Vondel's Jephta.
.... Dat Vondel juist in dit werk zich tot taak stelde te voldoen aan alle eischen die den dichter van zijn tijd van buiten af konden gesteld worden, dit heeft voor mij nog een andere beteekenis dan eerbied voor schoolregels of volgzaamheid of zelfs dan de eerzucht van een zeventiende-eeuwsch kunstenaar............
Maar als een dichter zich zooveel grenzen stelt, gelooft ge dan niet dat zijn gemoed hem daartoe gedrongen heeft?

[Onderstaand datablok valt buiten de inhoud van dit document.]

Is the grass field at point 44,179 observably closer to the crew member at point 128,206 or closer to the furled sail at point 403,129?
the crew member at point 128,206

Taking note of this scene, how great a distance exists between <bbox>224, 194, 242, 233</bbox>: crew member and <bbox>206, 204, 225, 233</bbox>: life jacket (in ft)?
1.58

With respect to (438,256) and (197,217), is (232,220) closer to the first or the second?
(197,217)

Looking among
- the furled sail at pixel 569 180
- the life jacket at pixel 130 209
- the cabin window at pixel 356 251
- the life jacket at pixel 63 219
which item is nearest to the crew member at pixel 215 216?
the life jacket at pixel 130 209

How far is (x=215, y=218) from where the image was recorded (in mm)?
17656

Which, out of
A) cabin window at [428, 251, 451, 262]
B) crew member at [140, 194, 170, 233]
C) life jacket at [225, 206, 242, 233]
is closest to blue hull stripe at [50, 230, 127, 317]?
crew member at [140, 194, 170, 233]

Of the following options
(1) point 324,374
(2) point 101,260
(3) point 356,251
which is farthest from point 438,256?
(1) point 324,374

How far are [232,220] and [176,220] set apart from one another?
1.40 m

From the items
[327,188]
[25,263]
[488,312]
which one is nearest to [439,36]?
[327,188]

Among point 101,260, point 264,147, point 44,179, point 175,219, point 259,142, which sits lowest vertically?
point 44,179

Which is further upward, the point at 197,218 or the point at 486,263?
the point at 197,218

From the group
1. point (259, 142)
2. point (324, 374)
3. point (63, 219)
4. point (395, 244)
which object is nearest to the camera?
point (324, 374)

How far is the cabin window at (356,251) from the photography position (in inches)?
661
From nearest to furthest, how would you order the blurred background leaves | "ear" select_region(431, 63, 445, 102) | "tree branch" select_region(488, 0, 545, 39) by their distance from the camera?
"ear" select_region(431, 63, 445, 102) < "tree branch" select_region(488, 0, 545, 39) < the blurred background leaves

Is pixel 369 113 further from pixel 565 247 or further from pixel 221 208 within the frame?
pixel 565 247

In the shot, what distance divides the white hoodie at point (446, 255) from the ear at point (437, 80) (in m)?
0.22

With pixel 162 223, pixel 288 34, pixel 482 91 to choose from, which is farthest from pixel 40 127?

Het maakt volstrekt niets uit aan welke grenzen hij de voorkeur geeft. Dat is juist zijn kunst, dat hij binnen grenzen groot kan zijn. Jammer daarom niet over Aristoteles, als had die Vondel kwaad gedaan. Wie grenzen aanneemt behoeft ze en begrijpt er de verdienste van. Vondel behoefde grenzen: hij, die in zijn leven er nu toe geraakt was zich te voegen naar alle wanden - en toch bleef hij Vondel -, hij moest wel verlangen te toonen - hij, maat-kunstenaar van den aanvang, - hoe men binnen de engste begrenzing de vrijheid van zijn ziel behield.
Albert Verwey, in De Beweging, Mei 1911.